In the last decades, more and more local stakeholders have recognized the need for local food policies. They want to increase the proportion of consumed food that is produced and processed in the direct surroundings of their cities and wish to diminish the ecological footprint of urban food consumption, or guarantee the quality of the food. At the same time, there is too little land for agricultural production available in metropolitan areas to meet consumer demand. It is a challenge to optimally organize a food system for the production, processing and distribution of healthy food.
Cities are hubs for economic activity, social-life, culture and technological innovation. Climate change will affect these hubs, through extreme events, such as heavy rains, high water-levels, heatwaves and droughts. Climate adaptation strategies have been designed to cope with the effects of these events, including erosion, water shortage and breaches in dykes.
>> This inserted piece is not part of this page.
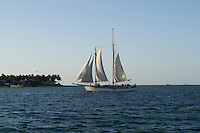 A sailing ship cruises the harbor at sunset between mainland Key West and Sunset Key.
The increasing urban sprawl (the rapid expansion of the geographic extent of cities and towns) in Europe is causing land-use conflicts. Nearly 73% of the European population lives in cities, and this proportion is estimated to reach 82% by 2050. As a consequence, rural municipalities tend to be engulfed by growing metropoles, at the cost of the typical rural character and the social identity of the local rural communities.
Almost three out of four EU citizens live in urban areas and this number is anticipated to further grow. All these people need an inclusive, healthy, resilient, safe and sustainable living environment. One important challenge is to provide universal access to safe, inclusive and accessible, 'green' and public spaces by 2030.